WORK INSTRUCTION —
Write out each line of the material exactly as given, and drop the images.

SUPPLIED MATERIAL —

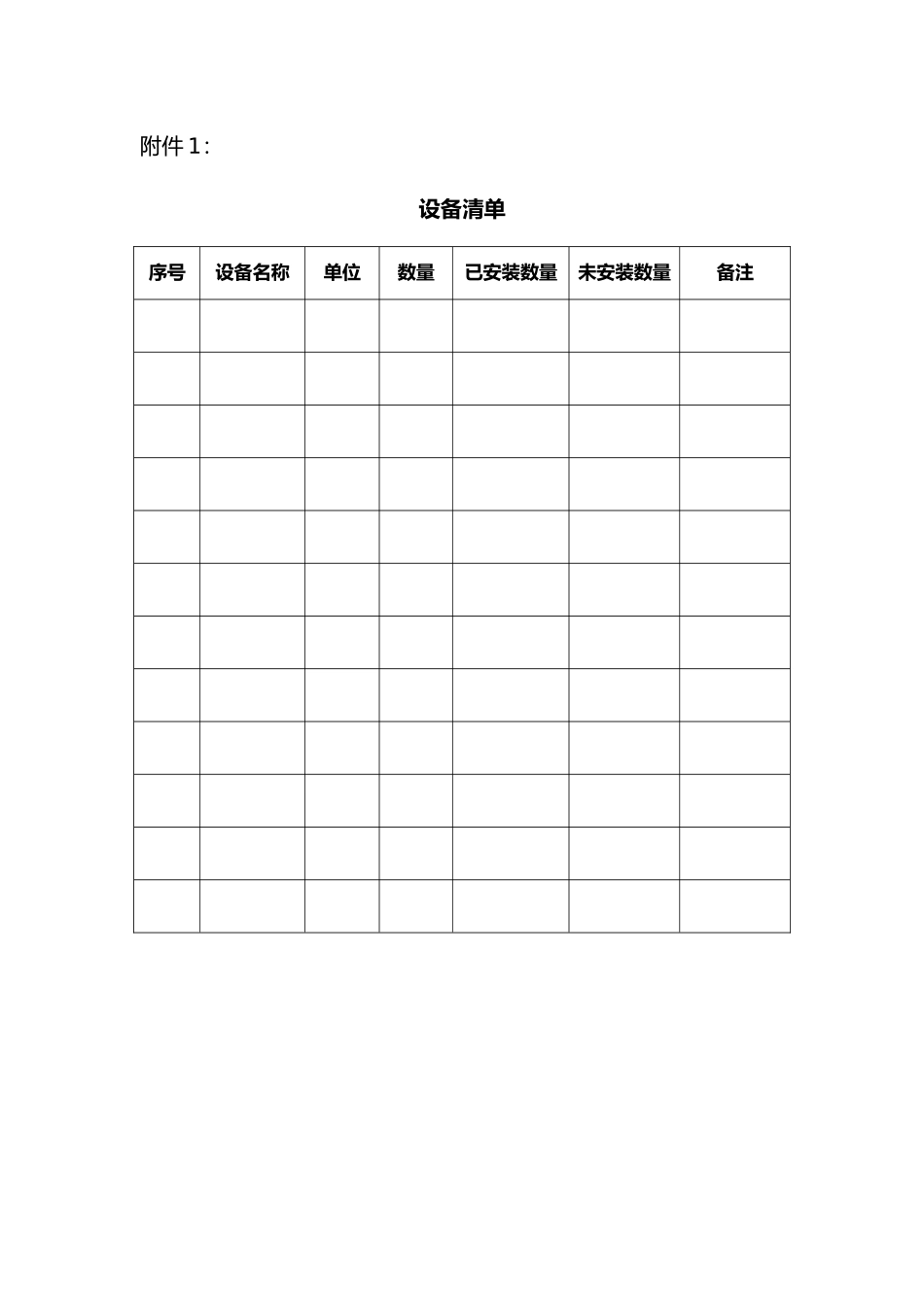 附件 1：

设备清单

| 序号 | 设备名称 | 单位 | 数量 | 已安装数量 | 未安装数量 | 备注 |
|---|---|---|---|---|---|---|
| | | | | | | |
| | | | | | | |
| | | | | | | |
| | | | | | | |
| | | | | | | |
| | | | | | | |
| | | | | | | |
| | | | | | | |
| | | | | | | |
| | | | | | | |
| | | | | | | |
| | | | | | | |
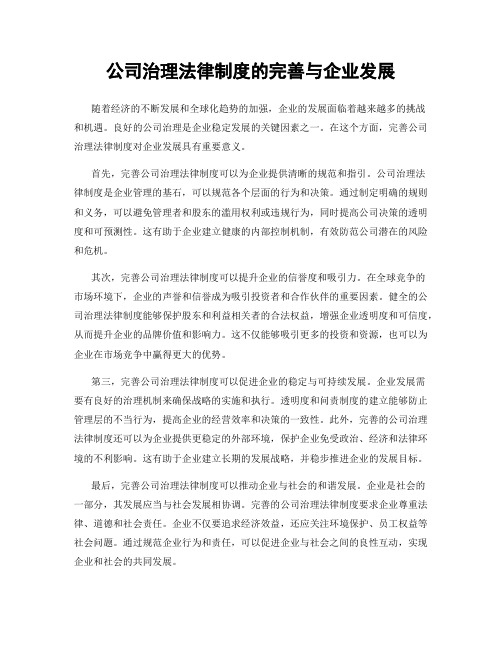 公司治理法律制度的完善与企业发展

随着经济的不断发展和全球化趋势的加强，企业的发展面临着越来越多的挑战和机遇。良好的公司治理是企业稳定发展的关键因素之一。在这个方面，完善公司治理法律制度对企业发展具有重要意义。

首先，完善公司治理法律制度可以为企业提供清晰的规范和指引。公司治理法律制度是企业管理的基石，可以规范各个层面的行为和决策。通过制定明确的规则和义务，可以避免管理者和股东的滥用权利或违规行为，同时提高公司决策的透明度和可预测性。这有助于企业建立健康的内部控制机制，有效防范公司潜在的风险和危机。

其次，完善公司治理法律制度可以提升企业的信誉度和吸引力。在全球竞争的市场环境下，企业的声誉和信誉成为吸引投资者和合作伙伴的重要因素。健全的公司治理法律制度能够保护股东和利益相关者的合法权益，增强企业透明度和可信度，从而提升企业的品牌价值和影响力。这不仅能够吸引更多的投资和资源，也可以为企业在市场竞争中赢得更大的优势。

第三，完善公司治理法律制度可以促进企业的稳定与可持续发展。企业发展需要有良好的治理机制来确保战略的实施和执行。透明度和问责制度的建立能够防止管理层的不当行为，提高企业的经营效率和决策的一致性。此外，完善的公司治理法律制度还可以为企业提供更稳定的外部环境，保护企业免受政治、经济和法律环境的不利影响。这有助于企业建立长期的发展战略，并稳步推进企业的发展目标。

最后，完善公司治理法律制度可以推动企业与社会的和谐发展。企业是社会的一部分，其发展应当与社会发展相协调。完善的公司治理法律制度要求企业尊重法律、道德和社会责任。企业不仅要追求经济效益，还应关注环境保护、员工权益等社会问题。通过规范企业行为和责任，可以促进企业与社会之间的良性互动，实现企业和社会的共同发展。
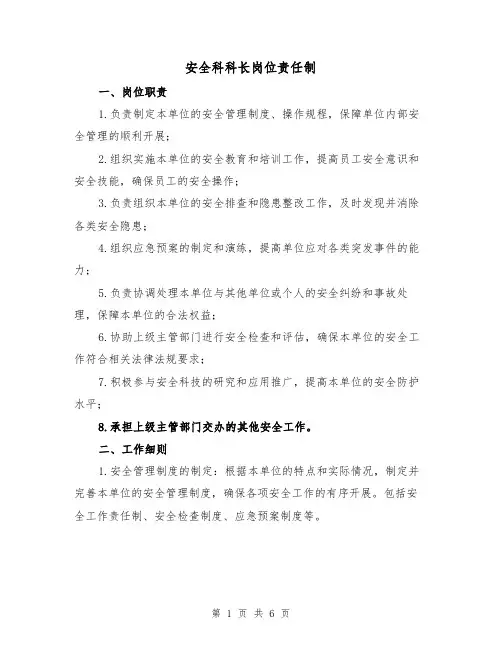 安全科科长岗位责任制

一、岗位职责

1.负责制定本单位的安全管理制度、操作规程，保障单位内部安全管理的顺利开展；

2.组织实施本单位的安全教育和培训工作，提高员工安全意识和安全技能，确保员工的安全操作；

3.负责组织本单位的安全排查和隐患整改工作，及时发现并消除各类安全隐患；

4.组织应急预案的制定和演练，提高单位应对各类突发事件的能力；

5.负责协调处理本单位与其他单位或个人的安全纠纷和事故处理，保障本单位的合法权益；

6.协助上级主管部门进行安全检查和评估，确保本单位的安全工作符合相关法律法规要求；

7.积极参与安全科技的研究和应用推广，提高本单位的安全防护水平；

8.承担上级主管部门交办的其他安全工作。

二、工作细则

1.安全管理制度的制定：根据本单位的特点和实际情况，制定并完善本单位的安全管理制度，确保各项安全工作的有序开展。包括安全工作责任制、安全检查制度、应急预案制度等。

第 1 页 共 6 页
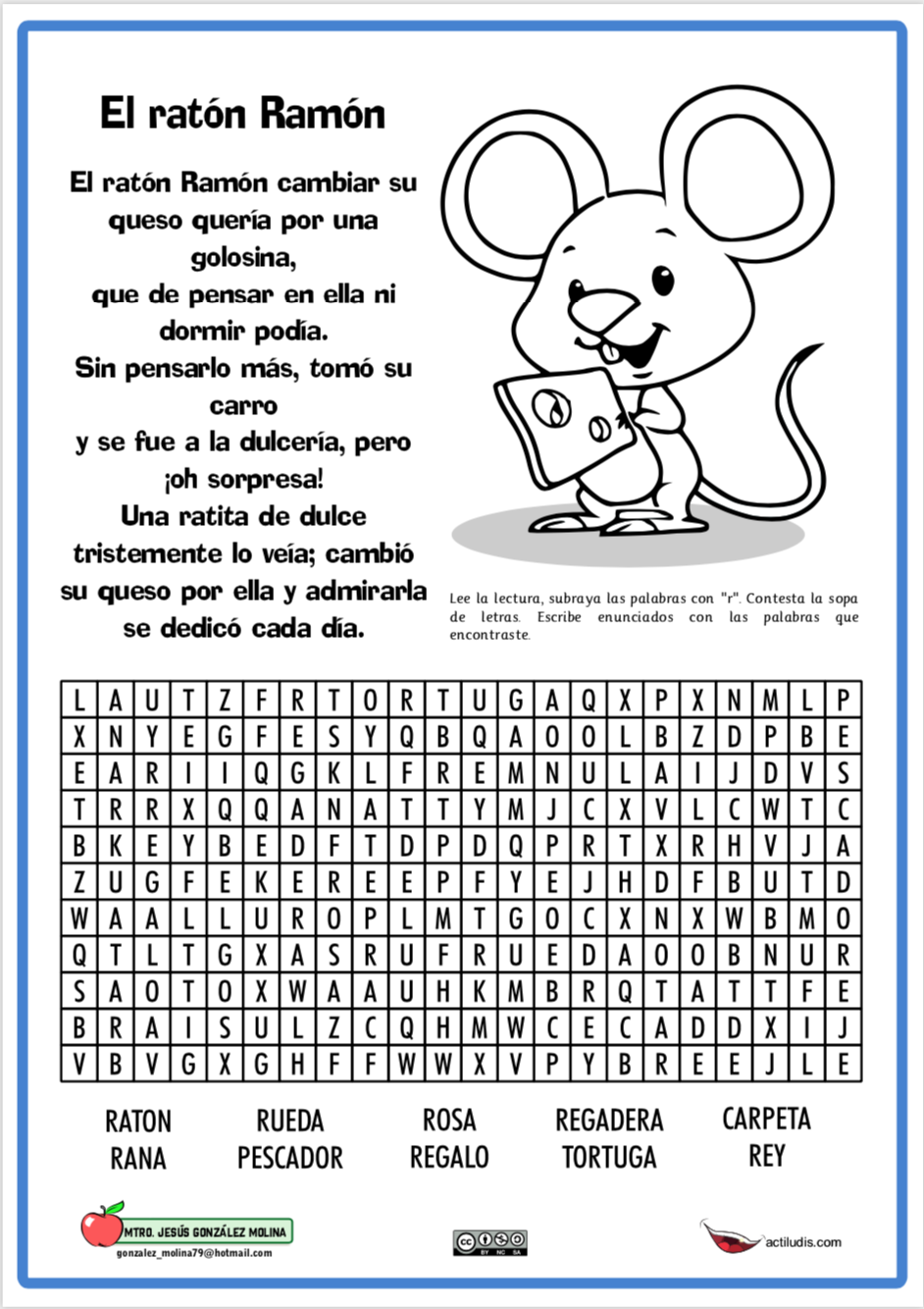 El ratón Ramón

El ratón Ramón cambiar su queso quería por una golosina,
que de pensar en ella ni dormir podía.
Sin pensarlo más, tomó su carro
y se fue a la dulcería, pero ¡oh sorpresa!
Una ratita de dulce tristemente lo veía; cambió su queso por ella y admirarla se dedicó cada día.

Lee la lectura, subraya las palabras con "r". Contesta la sopa de letras. Escribe enunciados con las palabras que encontraste.

| L | A | U | T | Z | F | R | T | O | R | T | U | G | A | Q | X | P | X | N | M | L | P |
|---|---|---|---|---|---|---|---|---|---|---|---|---|---|---|---|---|---|---|---|---|---|
| X | N | Y | E | G | F | E | S | Y | Q | B | Q | A | O | O | L | B | Z | D | P | B | E |
| E | A | R | I | I | Q | G | K | L | F | R | E | M | N | U | L | A | I | J | D | V | S |
| T | R | R | X | Q | Q | A | N | A | T | T | Y | M | J | C | X | V | L | C | W | T | C |
| B | K | E | Y | B | E | D | F | T | D | P | D | Q | P | R | T | X | R | H | V | J | A |
| Z | U | G | F | E | K | E | R | E | E | P | F | Y | E | J | H | D | F | B | U | T | D |
| W | A | A | L | L | U | R | O | P | L | M | T | G | O | C | X | N | X | W | B | M | O |
| Q | T | L | T | G | X | A | S | R | U | F | R | U | E | D | A | O | O | B | N | U | R |
| S | A | O | T | O | X | W | A | A | U | H | K | M | B | R | Q | T | A | T | T | F | E |
| B | R | A | I | S | U | L | Z | C | Q | H | M | W | C | E | C | A | D | D | X | I | J |
| V | B | V | G | X | G | H | F | F | W | W | X | V | P | Y | B | R | E | E | J | L | E |

RATON
RANA

RUEDA
PESCADOR

ROSA
REGALO

REGADERA
TORTUGA

CARPETA
REY

MTRO. JESÚS GONZÁLEZ MOLINA
gonzalez_molina79@hotmail.com

actiludis.com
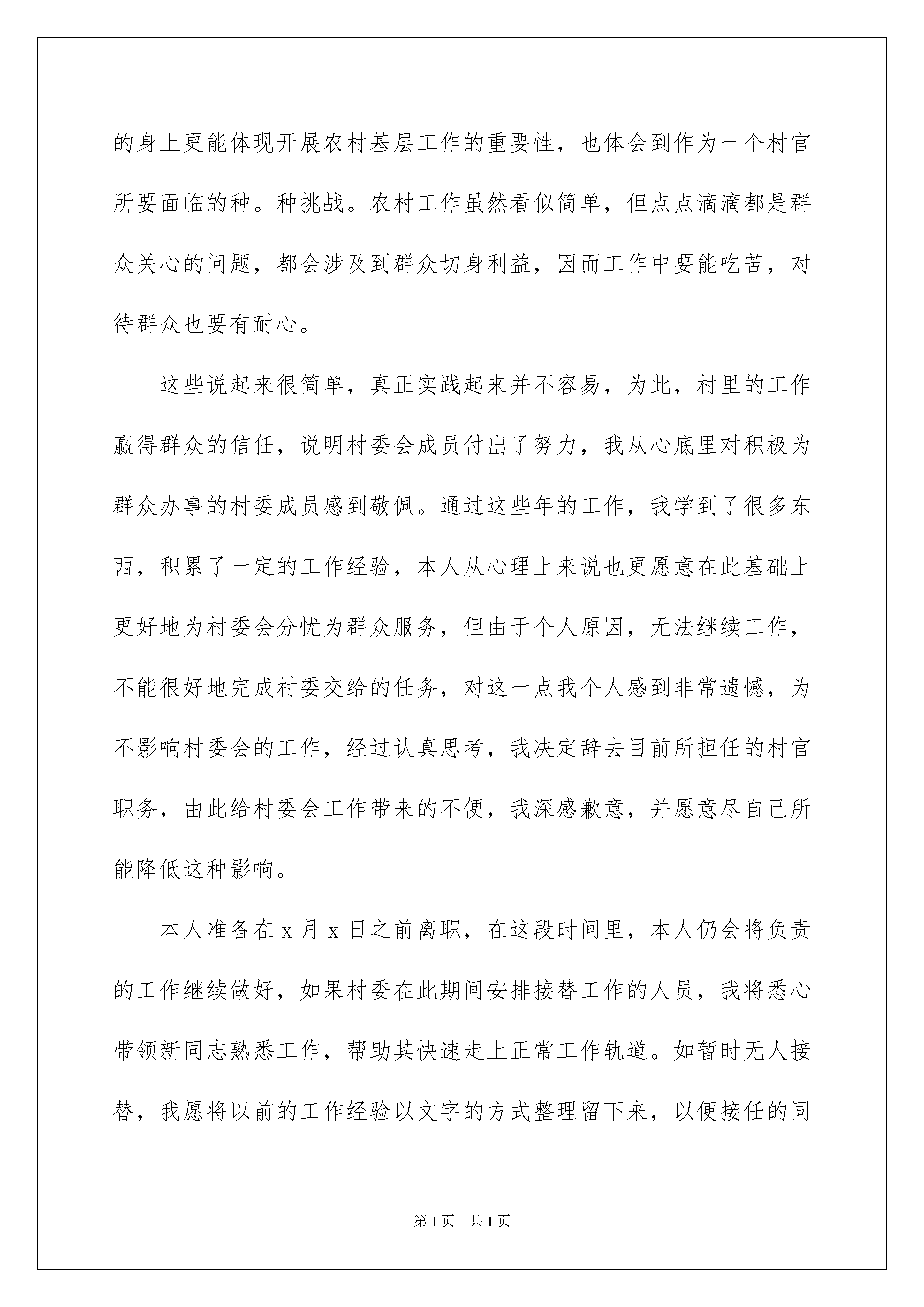 的身上更能体现开展农村基层工作的重要性，也体会到作为一个村官所要面临的种。种挑战。农村工作虽然看似简单，但点点滴滴都是群众关心的问题，都会涉及到群众切身利益，因而工作中要能吃苦，对待群众也要有耐心。

这些说起来很简单，真正实践起来并不容易，为此，村里的工作赢得群众的信任，说明村委会成员付出了努力，我从心底里对积极为群众办事的村委成员感到敬佩。通过这些年的工作，我学到了很多东西，积累了一定的工作经验，本人从心理上来说也更愿意在此基础上更好地为村委会分忧为群众服务，但由于个人原因，无法继续工作，不能很好地完成村委交给的任务，对这一点我个人感到非常遗憾，为不影响村委会的工作，经过认真思考，我决定辞去目前所担任的村官职务，由此给村委会工作带来的不便，我深感歉意，并愿意尽自己所能降低这种影响。

本人准备在 x 月 x 日之前离职，在这段时间里，本人仍会将负责的工作继续做好，如果村委在此期间安排接替工作的人员，我将悉心带领新同志熟悉工作，帮助其快速走上正常工作轨道。如暂时无人接替，我愿将以前的工作经验以文字的方式整理留下来，以便接任的同

第 1 页 共 1 页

RESPONSE —
 附件 1：

设备清单

| 序号 | 设备名称 | 单位 | 数量 | 已安装数量 | 未安装数量 | 备注 |
|---|---|---|---|---|---|---|
| | | | | | | |
| | | | | | | |
| | | | | | | |
| | | | | | | |
| | | | | | | |
| | | | | | | |
| | | | | | | |
| | | | | | | |
| | | | | | | |
| | | | | | | |
| | | | | | | |
| | | | | | | |
 公司治理法律制度的完善与企业发展

随着经济的不断发展和全球化趋势的加强，企业的发展面临着越来越多的挑战和机遇。良好的公司治理是企业稳定发展的关键因素之一。在这个方面，完善公司治理法律制度对企业发展具有重要意义。

首先，完善公司治理法律制度可以为企业提供清晰的规范和指引。公司治理法律制度是企业管理的基石，可以规范各个层面的行为和决策。通过制定明确的规则和义务，可以避免管理者和股东的滥用权利或违规行为，同时提高公司决策的透明度和可预测性。这有助于企业建立健康的内部控制机制，有效防范公司潜在的风险和危机。

其次，完善公司治理法律制度可以提升企业的信誉度和吸引力。在全球竞争的市场环境下，企业的声誉和信誉成为吸引投资者和合作伙伴的重要因素。健全的公司治理法律制度能够保护股东和利益相关者的合法权益，增强企业透明度和可信度，从而提升企业的品牌价值和影响力。这不仅能够吸引更多的投资和资源，也可以为企业在市场竞争中赢得更大的优势。

第三，完善公司治理法律制度可以促进企业的稳定与可持续发展。企业发展需要有良好的治理机制来确保战略的实施和执行。透明度和问责制度的建立能够防止管理层的不当行为，提高企业的经营效率和决策的一致性。此外，完善的公司治理法律制度还可以为企业提供更稳定的外部环境，保护企业免受政治、经济和法律环境的不利影响。这有助于企业建立长期的发展战略，并稳步推进企业的发展目标。

最后，完善公司治理法律制度可以推动企业与社会的和谐发展。企业是社会的一部分，其发展应当与社会发展相协调。完善的公司治理法律制度要求企业尊重法律、道德和社会责任。企业不仅要追求经济效益，还应关注环境保护、员工权益等社会问题。通过规范企业行为和责任，可以促进企业与社会之间的良性互动，实现企业和社会的共同发展。
 安全科科长岗位责任制

一、岗位职责

1.负责制定本单位的安全管理制度、操作规程，保障单位内部安全管理的顺利开展；

2.组织实施本单位的安全教育和培训工作，提高员工安全意识和安全技能，确保员工的安全操作；

3.负责组织本单位的安全排查和隐患整改工作，及时发现并消除各类安全隐患；

4.组织应急预案的制定和演练，提高单位应对各类突发事件的能力；

5.负责协调处理本单位与其他单位或个人的安全纠纷和事故处理，保障本单位的合法权益；

6.协助上级主管部门进行安全检查和评估，确保本单位的安全工作符合相关法律法规要求；

7.积极参与安全科技的研究和应用推广，提高本单位的安全防护水平；

8.承担上级主管部门交办的其他安全工作。

二、工作细则

1.安全管理制度的制定：根据本单位的特点和实际情况，制定并完善本单位的安全管理制度，确保各项安全工作的有序开展。包括安全工作责任制、安全检查制度、应急预案制度等。

第 1 页 共 6 页
 El ratón Ramón

El ratón Ramón cambiar su queso quería por una golosina,
que de pensar en ella ni dormir podía.
Sin pensarlo más, tomó su carro
y se fue a la dulcería, pero ¡oh sorpresa!
Una ratita de dulce tristemente lo veía; cambió su queso por ella y admirarla se dedicó cada día.

Lee la lectura, subraya las palabras con "r". Contesta la sopa de letras. Escribe enunciados con las palabras que encontraste.

| L | A | U | T | Z | F | R | T | O | R | T | U | G | A | Q | X | P | X | N | M | L | P |
|---|---|---|---|---|---|---|---|---|---|---|---|---|---|---|---|---|---|---|---|---|---|
| X | N | Y | E | G | F | E | S | Y | Q | B | Q | A | O | O | L | B | Z | D | P | B | E |
| E | A | R | I | I | Q | G | K | L | F | R | E | M | N | U | L | A | I | J | D | V | S |
| T | R | R | X | Q | Q | A | N | A | T | T | Y | M | J | C | X | V | L | C | W | T | C |
| B | K | E | Y | B | E | D | F | T | D | P | D | Q | P | R | T | X | R | H | V | J | A |
| Z | U | G | F | E | K | E | R | E | E | P | F | Y | E | J | H | D | F | B | U | T | D |
| W | A | A | L | L | U | R | O | P | L | M | T | G | O | C | X | N | X | W | B | M | O |
| Q | T | L | T | G | X | A | S | R | U | F | R | U | E | D | A | O | O | B | N | U | R |
| S | A | O | T | O | X | W | A | A | U | H | K | M | B | R | Q | T | A | T | T | F | E |
| B | R | A | I | S | U | L | Z | C | Q | H | M | W | C | E | C | A | D | D | X | I | J |
| V | B | V | G | X | G | H | F | F | W | W | X | V | P | Y | B | R | E | E | J | L | E |

RATON
RANA

RUEDA
PESCADOR

ROSA
REGALO

REGADERA
TORTUGA

CARPETA
REY

MTRO. JESÚS GONZÁLEZ MOLINA
gonzalez_molina79@hotmail.com

actiludis.com
 的身上更能体现开展农村基层工作的重要性，也体会到作为一个村官所要面临的种。种挑战。农村工作虽然看似简单，但点点滴滴都是群众关心的问题，都会涉及到群众切身利益，因而工作中要能吃苦，对待群众也要有耐心。

这些说起来很简单，真正实践起来并不容易，为此，村里的工作赢得群众的信任，说明村委会成员付出了努力，我从心底里对积极为群众办事的村委成员感到敬佩。通过这些年的工作，我学到了很多东西，积累了一定的工作经验，本人从心理上来说也更愿意在此基础上更好地为村委会分忧为群众服务，但由于个人原因，无法继续工作，不能很好地完成村委交给的任务，对这一点我个人感到非常遗憾，为不影响村委会的工作，经过认真思考，我决定辞去目前所担任的村官职务，由此给村委会工作带来的不便，我深感歉意，并愿意尽自己所能降低这种影响。

本人准备在 x 月 x 日之前离职，在这段时间里，本人仍会将负责的工作继续做好，如果村委在此期间安排接替工作的人员，我将悉心带领新同志熟悉工作，帮助其快速走上正常工作轨道。如暂时无人接替，我愿将以前的工作经验以文字的方式整理留下来，以便接任的同

第 1 页 共 1 页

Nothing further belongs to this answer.